Frédéric Pizzoferrato

Une Étude En Jaune | Giallos & Thrillers Européens

Editeur : Artus Films
Genre : anthologie
Date de sortie : 2021/11/05
Note : 88%
Posté par : Mäx Lachaud

Rendu populaire et très influent par le travail majestueux de Dario Argento qui relança plusieurs fois le genre à lui tout seul (L'Oiseau Au Plumage De Cristal, Les Frissons De l'Angoisse, Ténèbres), le giallo est à la fois extrêmement codé... mais avec des limites assez floues. Allant de purs récits de machinations, d'influences hitchcockiennes teintées de psychanalyse jusqu'à des bizarreries labyrinthiques et expérimentales, on peut dire pour résumer que c'est un cinéma d'exploitation italien qui a connu son heure de gloire entre la fin des années 1960 et le début des années 1980 où on trouve du gore, du sexe et des intrigues policières alambiquées. La ritualisation du crime en est le centre, avec des mises en scène particulièrement élaborées, une prédominance de la forme sur le fond, un travail sur les couleurs non naturalistes et une bonne dose d'érotisme, de sadisme et de voyeurisme.

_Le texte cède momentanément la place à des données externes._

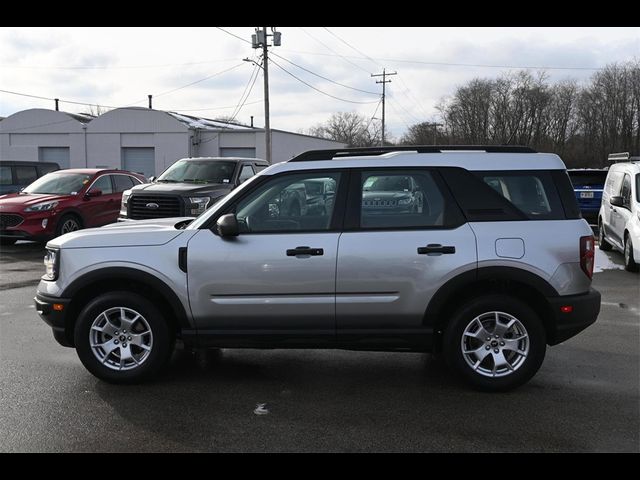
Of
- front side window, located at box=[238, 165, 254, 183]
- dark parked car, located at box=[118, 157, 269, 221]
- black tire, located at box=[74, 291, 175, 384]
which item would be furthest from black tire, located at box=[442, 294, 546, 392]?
front side window, located at box=[238, 165, 254, 183]

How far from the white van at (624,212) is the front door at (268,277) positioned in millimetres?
7379

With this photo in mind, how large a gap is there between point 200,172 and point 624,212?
8.49m

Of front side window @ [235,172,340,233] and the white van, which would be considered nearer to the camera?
front side window @ [235,172,340,233]

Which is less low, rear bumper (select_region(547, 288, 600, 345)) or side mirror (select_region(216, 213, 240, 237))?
side mirror (select_region(216, 213, 240, 237))

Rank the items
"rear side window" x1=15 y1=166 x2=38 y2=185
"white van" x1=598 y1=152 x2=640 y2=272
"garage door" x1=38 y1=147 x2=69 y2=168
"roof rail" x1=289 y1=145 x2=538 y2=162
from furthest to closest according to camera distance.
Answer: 1. "garage door" x1=38 y1=147 x2=69 y2=168
2. "rear side window" x1=15 y1=166 x2=38 y2=185
3. "white van" x1=598 y1=152 x2=640 y2=272
4. "roof rail" x1=289 y1=145 x2=538 y2=162

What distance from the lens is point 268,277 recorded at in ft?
15.1

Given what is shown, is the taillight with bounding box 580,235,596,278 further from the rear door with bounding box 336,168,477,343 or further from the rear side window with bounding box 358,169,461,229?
the rear side window with bounding box 358,169,461,229

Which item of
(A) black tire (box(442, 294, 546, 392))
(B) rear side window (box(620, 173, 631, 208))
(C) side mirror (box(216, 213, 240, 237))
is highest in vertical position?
(B) rear side window (box(620, 173, 631, 208))

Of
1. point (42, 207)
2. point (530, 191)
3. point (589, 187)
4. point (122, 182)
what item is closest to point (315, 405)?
point (530, 191)

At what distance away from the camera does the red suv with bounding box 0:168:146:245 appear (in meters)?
12.7

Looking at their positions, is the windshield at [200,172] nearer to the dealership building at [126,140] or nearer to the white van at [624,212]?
the white van at [624,212]

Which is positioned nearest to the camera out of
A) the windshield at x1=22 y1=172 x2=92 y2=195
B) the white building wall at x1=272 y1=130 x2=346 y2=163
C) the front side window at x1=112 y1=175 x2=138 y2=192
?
the windshield at x1=22 y1=172 x2=92 y2=195

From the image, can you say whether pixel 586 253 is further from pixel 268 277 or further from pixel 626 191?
pixel 626 191
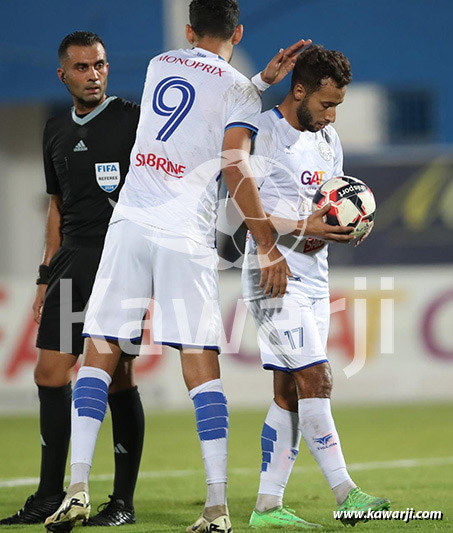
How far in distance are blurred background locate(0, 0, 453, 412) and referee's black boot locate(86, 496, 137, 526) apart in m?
6.04

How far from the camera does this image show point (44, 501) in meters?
5.18

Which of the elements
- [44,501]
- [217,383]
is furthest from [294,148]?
[44,501]

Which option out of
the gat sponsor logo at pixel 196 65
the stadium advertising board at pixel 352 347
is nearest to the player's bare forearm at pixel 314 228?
the gat sponsor logo at pixel 196 65

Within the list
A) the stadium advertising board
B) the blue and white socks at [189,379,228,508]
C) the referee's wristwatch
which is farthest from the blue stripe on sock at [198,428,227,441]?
the stadium advertising board

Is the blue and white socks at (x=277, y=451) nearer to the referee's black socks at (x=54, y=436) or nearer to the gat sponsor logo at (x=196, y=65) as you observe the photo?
the referee's black socks at (x=54, y=436)

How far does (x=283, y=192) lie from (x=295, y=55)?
0.72 metres

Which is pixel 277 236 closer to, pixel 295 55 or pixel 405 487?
pixel 295 55

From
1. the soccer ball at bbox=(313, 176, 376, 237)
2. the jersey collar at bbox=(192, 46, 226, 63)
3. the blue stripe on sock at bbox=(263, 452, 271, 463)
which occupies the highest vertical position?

Même si les origines sont littéraires (la collection jaune) et combinent un héritage du krimi à l'allemande, avec un précurseur notable comme Les Diaboliques (1955) de Clouzot, le giallo démarre véritablement avec La Fille Qui En Savait Trop et surtout Six femmes Pour l'Assassin (1964) de Mario Bava [image ci-dessous], avant que Dario Argento n'en transcende les codes pour susciter un nombre hallucinant de copies. Car ce qui est fou quand on se plonge dans cet ouvrage luxueux, foisonnant d'affiches géniales et de visuels de haute tenue, c'est le nombre de films qui rentrent dans cette catégorie. Plus de deux-cent-cinquante sont analysés ici, et je dois bien avouer qu'aussi cinéphile que je puisse être, j'en connaissais tout juste le quart.

Car ce qui est jouissif ici, c'est de se dire que derrière les œuvres des maîtres Argento, Bava, Fulci, Martino ou Lenzi, il existe une masse de films, pas forcément géniaux et mémorables, mais dont on est sûr qu'il y aura au moins une séquence qui vaut le détour. C'est ce que fait ici l'auteur, aidé par quelques plumes avisées : il nous offre un guide des œuvres à découvrir d'urgence ou à éviter pour tous ceux qui s'intéressent à ce filon, qui est aussi un miroir de l'Italie de l'époque (voir aussi l'ouvrage d'Alice Laguarda, L'ultima Maniera, chez Rouge Profond pour un contexte socio-historique poussé). Il nous donne aussi et surtout un historique et un panorama du genre sur plus d'une cinquantaine d'années. Et c'est précieux en soi pour tous les amateurs de cinéma.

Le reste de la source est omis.